▸ JOB A:
Reproduce verbatim the part of the stack-frame excerpt from "The frame command" up to and including "recent stack frame.".

The display for “frame” zero isn’t a frame at all, although it has the same information minus a function name; it just indicates that your script has stopped at the code for line 14 of ./parm.sh.

4.5.3 Selecting a frame (‘up’, ‘down’, ‘frame’)

Commands for listing source code in your script work on whichever stack frame is selected at the moment. Here are the commands for selecting a stack frame; all of them finish by printing a brief description of the stack frame just selected.

up [n]

Move n frames up the stack. For positive numbers n, this advances toward the outermost frame, to higher frame numbers, to frames that have existed longer. Using a negative n is the same as issuing a down command of the absolute value of the n. Using zero for n does no frame adjustment, but since the current position is redisplayed, it may trigger a resynchronization if there is a front end also watching over things.

n defaults to one. You may abbreviate up as u.

down [n]

Move n frames down the stack. For positive numbers n, this advances toward the innermost frame, to lower frame numbers, to frames that were created more recently. Using a negative n is the same as issuing a up command of the absolute value of the n. Using zero for n does no frame adjustment, but since the current position is redisplayed, it may trigger a resynchronization if there is a front end also watching over things.

n defaults to one. You may abbreviate down as do.

All of these commands end by printing two lines of output describing the frame. The first line shows the frame number, the function name, the arguments, and the source file and line number of execution in that frame. The second line shows the text of that source line.

For example:

bashdb<8> up
19:	sourced_fn
bashdb<8> T
##0 in file `./bashtest-sourced' at line 8
->1 sourced_fn() called from file `bashtest-sourced' at line 19
##2 source() called from file `bashdb-test1' at line 23
##3 fn2() called from file `bashdb-test1' at line 33
##4 fn1() called from file `bashdb-test1' at line 42
##5 main() called from file `bashdb-test1' at line 0

After such a printout, the list command with no arguments prints ten lines centered on the point of execution in the frame. See section Printing source lines.

frame args

The frame command allows you to move from one stack frame to another, and to print the stack frame you select. args is the the stack frame number; frame 0 then will always show the current and most recent stack frame.

If a negative number is given, counting is from the other end of the stack frame, so frame -1 shows the least-recent, outermost or most “main” stack frame.

Without an argument, frame prints the current stack frame. Since the current position is redisplayed, it may trigger a resynchronization if there is a front end also watching over things.

4.6 Examining Source Files (‘list’)

▸ JOB B:
Arrange only the listing lines from the line with "Okay, prove it — chairs" up to and including the last line of the listing as a Markdown table. Use the columns n (the row number) and Line, and omit blank lines.

▸ RECORDS:

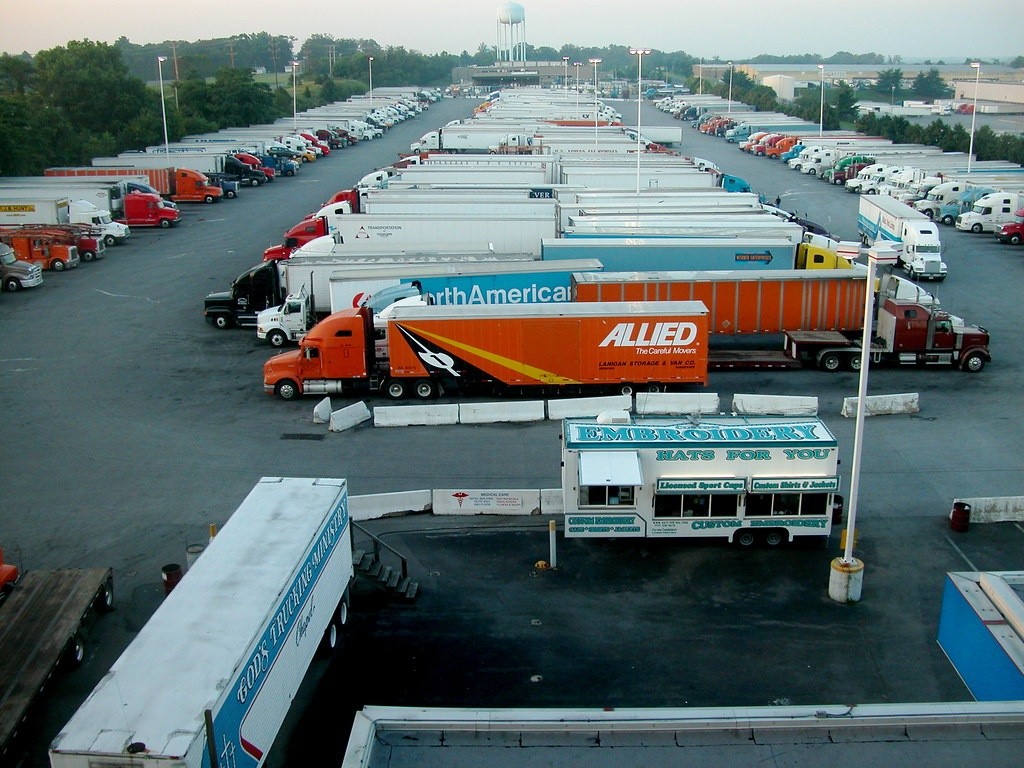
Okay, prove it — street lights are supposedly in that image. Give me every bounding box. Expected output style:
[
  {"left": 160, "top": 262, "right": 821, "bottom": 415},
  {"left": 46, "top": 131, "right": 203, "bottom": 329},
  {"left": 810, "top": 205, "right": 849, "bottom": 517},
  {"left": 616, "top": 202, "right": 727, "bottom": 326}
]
[
  {"left": 572, "top": 62, "right": 582, "bottom": 111},
  {"left": 816, "top": 64, "right": 826, "bottom": 137},
  {"left": 629, "top": 49, "right": 652, "bottom": 193},
  {"left": 562, "top": 56, "right": 571, "bottom": 98},
  {"left": 157, "top": 56, "right": 171, "bottom": 167},
  {"left": 968, "top": 63, "right": 981, "bottom": 174},
  {"left": 368, "top": 57, "right": 374, "bottom": 108},
  {"left": 890, "top": 85, "right": 896, "bottom": 117},
  {"left": 727, "top": 62, "right": 734, "bottom": 111},
  {"left": 588, "top": 57, "right": 605, "bottom": 151},
  {"left": 292, "top": 61, "right": 299, "bottom": 134},
  {"left": 827, "top": 246, "right": 898, "bottom": 603}
]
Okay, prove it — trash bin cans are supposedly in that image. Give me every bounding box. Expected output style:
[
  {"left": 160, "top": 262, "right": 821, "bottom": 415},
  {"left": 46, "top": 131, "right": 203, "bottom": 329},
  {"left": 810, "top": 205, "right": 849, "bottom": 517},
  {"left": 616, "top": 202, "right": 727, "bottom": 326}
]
[
  {"left": 832, "top": 494, "right": 844, "bottom": 525},
  {"left": 186, "top": 544, "right": 205, "bottom": 569},
  {"left": 951, "top": 502, "right": 971, "bottom": 531},
  {"left": 162, "top": 564, "right": 182, "bottom": 597}
]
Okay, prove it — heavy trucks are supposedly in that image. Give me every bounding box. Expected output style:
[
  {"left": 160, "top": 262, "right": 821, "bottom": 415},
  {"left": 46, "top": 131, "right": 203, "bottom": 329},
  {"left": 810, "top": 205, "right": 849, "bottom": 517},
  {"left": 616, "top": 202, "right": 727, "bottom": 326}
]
[
  {"left": 263, "top": 296, "right": 709, "bottom": 399},
  {"left": 0, "top": 85, "right": 1024, "bottom": 373}
]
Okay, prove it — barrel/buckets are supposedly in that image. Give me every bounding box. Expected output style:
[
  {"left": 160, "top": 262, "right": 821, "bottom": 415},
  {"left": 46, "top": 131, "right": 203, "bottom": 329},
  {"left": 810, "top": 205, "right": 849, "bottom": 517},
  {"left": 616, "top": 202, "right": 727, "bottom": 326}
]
[
  {"left": 161, "top": 563, "right": 183, "bottom": 597},
  {"left": 186, "top": 543, "right": 206, "bottom": 570}
]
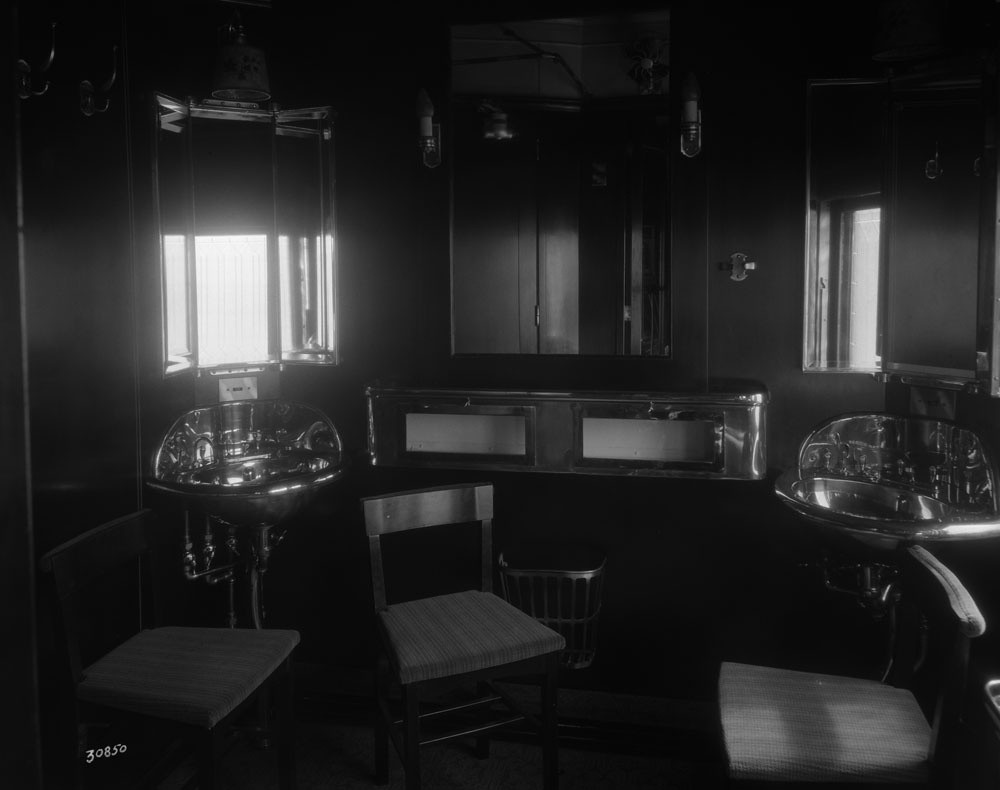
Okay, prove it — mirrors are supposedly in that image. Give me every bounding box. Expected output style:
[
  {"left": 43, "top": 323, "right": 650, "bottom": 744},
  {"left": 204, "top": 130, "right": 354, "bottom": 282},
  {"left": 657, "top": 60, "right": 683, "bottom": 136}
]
[
  {"left": 151, "top": 91, "right": 341, "bottom": 379},
  {"left": 802, "top": 71, "right": 1000, "bottom": 396},
  {"left": 447, "top": 6, "right": 675, "bottom": 364}
]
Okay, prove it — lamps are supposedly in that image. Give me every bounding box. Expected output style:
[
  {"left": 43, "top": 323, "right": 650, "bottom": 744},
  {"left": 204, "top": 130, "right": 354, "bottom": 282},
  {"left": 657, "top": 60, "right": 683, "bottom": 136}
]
[
  {"left": 680, "top": 72, "right": 701, "bottom": 159},
  {"left": 417, "top": 86, "right": 441, "bottom": 169}
]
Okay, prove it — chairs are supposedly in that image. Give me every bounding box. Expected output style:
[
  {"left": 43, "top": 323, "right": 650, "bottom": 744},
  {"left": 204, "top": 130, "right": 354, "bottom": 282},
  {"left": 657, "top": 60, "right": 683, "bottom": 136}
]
[
  {"left": 718, "top": 541, "right": 988, "bottom": 790},
  {"left": 36, "top": 506, "right": 303, "bottom": 790},
  {"left": 360, "top": 479, "right": 568, "bottom": 790}
]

▸ EXERCISE RESPONSE A:
The frame command allows you to move from one stack frame to another, and to print the stack frame you select. args is the the stack frame number; frame 0 then will always show the current and most recent stack frame.

▸ EXERCISE RESPONSE B:
| n | Line |
|---|---|
| 1 | Okay, prove it — chairs are supposedly in that image. Give me every bounding box. Expected output style: |
| 2 | [ |
| 3 |   {"left": 43, "top": 323, "right": 650, "bottom": 744}, |
| 4 |   {"left": 204, "top": 130, "right": 354, "bottom": 282}, |
| 5 |   {"left": 657, "top": 60, "right": 683, "bottom": 136} |
| 6 | ] |
| 7 | [ |
| 8 |   {"left": 718, "top": 541, "right": 988, "bottom": 790}, |
| 9 |   {"left": 36, "top": 506, "right": 303, "bottom": 790}, |
| 10 |   {"left": 360, "top": 479, "right": 568, "bottom": 790} |
| 11 | ] |